Raising Horizons: women in science reframed

Posted on behalf of Elizabeth Gibney

Mary Anning

Victorian fossil hunter Mary Anning, posed by earth sciences curator Lorna Steel.{credit}Leonora Saunders{/credit}

Women in geoscience today can be struck by the paucity of their predecessors in the scientific record. This month, an exhibition helps to redress the balance: portraits celebrating 200 years of pioneering work by women archaeologists, palaeontologists and geologists, on display at London’s Geological Society library.

Raising Horizons — created by photographer Leonora Saunders and science outreach group TrowelBlazers — celebrates 14 women scientists, from fossil-hunter Mary Anning (1799-1847) to underwater archaeologist Honor Frost (1917-2010). The twist is that the portraits are photographs in which present-day scientific counterparts enact these historical luminaries. Thus Lorna Steel, senior curator in earth sciences at London’s Natural History Museum, is dressed as Anning out collecting with her dog Tray, and maritime archaeologist Rachel Bynoe is shown as Frost emerging dripping after a ‘wreck dive’ in the Mediterranean.

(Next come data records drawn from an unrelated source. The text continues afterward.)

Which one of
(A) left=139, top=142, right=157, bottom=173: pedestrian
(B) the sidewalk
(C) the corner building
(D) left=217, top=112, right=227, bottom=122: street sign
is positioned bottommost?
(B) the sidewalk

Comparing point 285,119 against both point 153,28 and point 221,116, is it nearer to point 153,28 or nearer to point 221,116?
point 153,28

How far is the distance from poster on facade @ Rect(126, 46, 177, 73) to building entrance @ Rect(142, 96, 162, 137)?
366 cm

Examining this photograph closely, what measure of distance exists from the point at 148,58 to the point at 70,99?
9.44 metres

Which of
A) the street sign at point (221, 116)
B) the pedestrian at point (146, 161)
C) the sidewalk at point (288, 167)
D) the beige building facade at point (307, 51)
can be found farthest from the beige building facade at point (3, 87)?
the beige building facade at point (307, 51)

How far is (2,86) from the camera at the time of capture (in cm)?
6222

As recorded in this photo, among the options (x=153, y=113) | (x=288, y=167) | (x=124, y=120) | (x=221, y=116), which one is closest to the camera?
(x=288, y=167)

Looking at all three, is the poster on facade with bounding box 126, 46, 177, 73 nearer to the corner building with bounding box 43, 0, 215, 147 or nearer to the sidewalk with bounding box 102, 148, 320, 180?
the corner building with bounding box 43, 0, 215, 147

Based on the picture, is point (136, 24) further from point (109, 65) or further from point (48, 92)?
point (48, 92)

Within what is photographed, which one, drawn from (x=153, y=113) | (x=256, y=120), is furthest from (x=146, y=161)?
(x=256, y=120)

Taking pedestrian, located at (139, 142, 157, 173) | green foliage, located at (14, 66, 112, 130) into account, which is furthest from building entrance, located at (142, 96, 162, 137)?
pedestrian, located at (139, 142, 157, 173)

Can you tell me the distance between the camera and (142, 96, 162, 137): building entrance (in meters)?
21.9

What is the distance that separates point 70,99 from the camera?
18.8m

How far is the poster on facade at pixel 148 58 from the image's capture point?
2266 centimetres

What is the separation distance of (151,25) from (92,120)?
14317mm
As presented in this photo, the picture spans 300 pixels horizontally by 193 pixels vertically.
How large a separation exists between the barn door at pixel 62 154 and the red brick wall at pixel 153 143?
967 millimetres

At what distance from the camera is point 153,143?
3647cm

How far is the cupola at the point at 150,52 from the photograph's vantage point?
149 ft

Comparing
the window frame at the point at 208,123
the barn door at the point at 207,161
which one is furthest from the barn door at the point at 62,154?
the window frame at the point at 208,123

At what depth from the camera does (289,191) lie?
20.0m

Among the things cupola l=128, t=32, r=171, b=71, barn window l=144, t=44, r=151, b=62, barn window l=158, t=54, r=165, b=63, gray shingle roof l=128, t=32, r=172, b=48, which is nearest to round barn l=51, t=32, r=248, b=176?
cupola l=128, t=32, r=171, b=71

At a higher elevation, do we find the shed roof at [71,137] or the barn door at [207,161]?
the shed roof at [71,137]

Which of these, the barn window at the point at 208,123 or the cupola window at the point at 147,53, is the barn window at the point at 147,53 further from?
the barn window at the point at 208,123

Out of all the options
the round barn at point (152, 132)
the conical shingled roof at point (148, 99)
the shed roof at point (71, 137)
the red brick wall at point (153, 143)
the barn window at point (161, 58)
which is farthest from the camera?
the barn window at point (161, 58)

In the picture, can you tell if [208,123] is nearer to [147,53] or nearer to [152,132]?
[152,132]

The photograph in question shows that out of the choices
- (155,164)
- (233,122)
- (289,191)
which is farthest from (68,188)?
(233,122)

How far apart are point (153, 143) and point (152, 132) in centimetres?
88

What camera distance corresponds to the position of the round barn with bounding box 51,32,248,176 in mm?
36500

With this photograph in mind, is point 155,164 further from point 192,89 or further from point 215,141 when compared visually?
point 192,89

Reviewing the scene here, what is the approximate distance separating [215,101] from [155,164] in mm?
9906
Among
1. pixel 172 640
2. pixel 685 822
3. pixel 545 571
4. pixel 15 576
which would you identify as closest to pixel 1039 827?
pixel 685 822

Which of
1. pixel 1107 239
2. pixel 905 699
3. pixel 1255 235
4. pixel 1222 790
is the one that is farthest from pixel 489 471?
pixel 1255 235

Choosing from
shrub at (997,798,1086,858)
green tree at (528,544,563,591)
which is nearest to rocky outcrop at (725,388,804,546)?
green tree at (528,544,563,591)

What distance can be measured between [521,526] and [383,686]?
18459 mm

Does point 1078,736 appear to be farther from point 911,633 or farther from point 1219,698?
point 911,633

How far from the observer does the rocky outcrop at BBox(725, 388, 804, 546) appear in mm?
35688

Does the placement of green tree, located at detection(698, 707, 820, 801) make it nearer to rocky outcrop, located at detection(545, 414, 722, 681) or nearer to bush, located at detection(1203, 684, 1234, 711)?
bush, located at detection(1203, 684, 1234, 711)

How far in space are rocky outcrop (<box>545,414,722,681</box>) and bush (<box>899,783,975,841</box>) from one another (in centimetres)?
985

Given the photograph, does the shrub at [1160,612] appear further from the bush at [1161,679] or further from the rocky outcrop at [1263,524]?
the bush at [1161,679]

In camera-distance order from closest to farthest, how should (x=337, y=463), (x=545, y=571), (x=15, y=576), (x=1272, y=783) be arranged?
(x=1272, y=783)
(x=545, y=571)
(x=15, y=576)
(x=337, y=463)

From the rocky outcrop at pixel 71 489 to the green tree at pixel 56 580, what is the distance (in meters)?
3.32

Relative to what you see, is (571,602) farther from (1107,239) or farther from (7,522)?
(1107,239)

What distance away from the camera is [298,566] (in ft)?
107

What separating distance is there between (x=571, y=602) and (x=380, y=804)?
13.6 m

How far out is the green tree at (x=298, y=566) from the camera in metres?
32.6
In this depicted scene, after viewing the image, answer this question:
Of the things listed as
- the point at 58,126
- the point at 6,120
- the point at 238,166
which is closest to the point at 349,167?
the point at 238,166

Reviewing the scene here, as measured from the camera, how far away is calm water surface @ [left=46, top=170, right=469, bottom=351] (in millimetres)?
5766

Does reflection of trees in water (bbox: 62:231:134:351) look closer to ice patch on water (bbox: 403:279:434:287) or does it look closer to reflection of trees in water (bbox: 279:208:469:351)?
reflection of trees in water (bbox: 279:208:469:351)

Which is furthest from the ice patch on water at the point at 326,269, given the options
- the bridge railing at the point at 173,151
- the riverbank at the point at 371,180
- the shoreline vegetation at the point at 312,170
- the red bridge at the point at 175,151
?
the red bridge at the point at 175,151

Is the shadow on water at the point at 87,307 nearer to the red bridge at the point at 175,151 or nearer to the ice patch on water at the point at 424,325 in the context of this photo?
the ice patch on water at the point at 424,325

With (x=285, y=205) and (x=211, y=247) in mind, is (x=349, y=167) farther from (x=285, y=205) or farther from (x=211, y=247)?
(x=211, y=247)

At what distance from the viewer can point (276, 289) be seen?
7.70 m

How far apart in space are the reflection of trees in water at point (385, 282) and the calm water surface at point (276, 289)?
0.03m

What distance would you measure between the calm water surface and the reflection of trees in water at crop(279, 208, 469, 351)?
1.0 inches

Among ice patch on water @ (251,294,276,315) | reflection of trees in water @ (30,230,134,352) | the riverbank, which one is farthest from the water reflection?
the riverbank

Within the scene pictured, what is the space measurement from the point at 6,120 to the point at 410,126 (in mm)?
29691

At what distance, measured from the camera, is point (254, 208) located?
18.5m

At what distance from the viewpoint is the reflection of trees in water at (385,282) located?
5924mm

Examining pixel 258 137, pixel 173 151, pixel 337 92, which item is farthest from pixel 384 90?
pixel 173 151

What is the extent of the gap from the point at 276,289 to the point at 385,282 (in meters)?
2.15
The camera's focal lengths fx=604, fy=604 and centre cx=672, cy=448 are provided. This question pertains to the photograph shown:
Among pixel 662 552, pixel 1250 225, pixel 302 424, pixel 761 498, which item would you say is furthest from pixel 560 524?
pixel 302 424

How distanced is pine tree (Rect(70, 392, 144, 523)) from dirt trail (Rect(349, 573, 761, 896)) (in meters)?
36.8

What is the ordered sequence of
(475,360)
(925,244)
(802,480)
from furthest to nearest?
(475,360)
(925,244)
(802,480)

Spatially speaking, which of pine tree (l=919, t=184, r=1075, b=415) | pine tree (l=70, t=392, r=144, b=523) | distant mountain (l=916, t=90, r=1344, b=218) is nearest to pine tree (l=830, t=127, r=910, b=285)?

Underwater archaeology pioneer Honor Frost, portrayed by scientific counterpart Rachel Bynoe.

Underwater archaeology pioneer Honor Frost, portrayed by scientific counterpart Rachel Bynoe.{credit}Leonora Saunders{/credit}

Saunders, known for her work on gender and equality, has shot these portrayals of glass-ceiling smashers and adventurous field scientists in rich hues and with deep-green backdrops. They evoke oil paintings — an honour accorded to few of these formidable professionals during their lifetimes.

Most are portrayed at work. Geologist Catherine Raisin (1855-1945), modelled by pioneering geoconservationist Cynthia Burek, scrutinises a geological map. Archaeologist Shahina Farid — who was field director at Turkey’s Neolithic site Çatalhöyük for 17 years — appears as renowned archaeologist of Neolithic culture Kathleen Kenyon (1906-1978), pausing for breath at the excavation of Great Zimbabwe in the 1930s.

Archaeologist Shahina Farid - former field director at Turkey's Çatalhöyük site - as Kathleen Kenyon, who helped to excavate Great Zimbabwe.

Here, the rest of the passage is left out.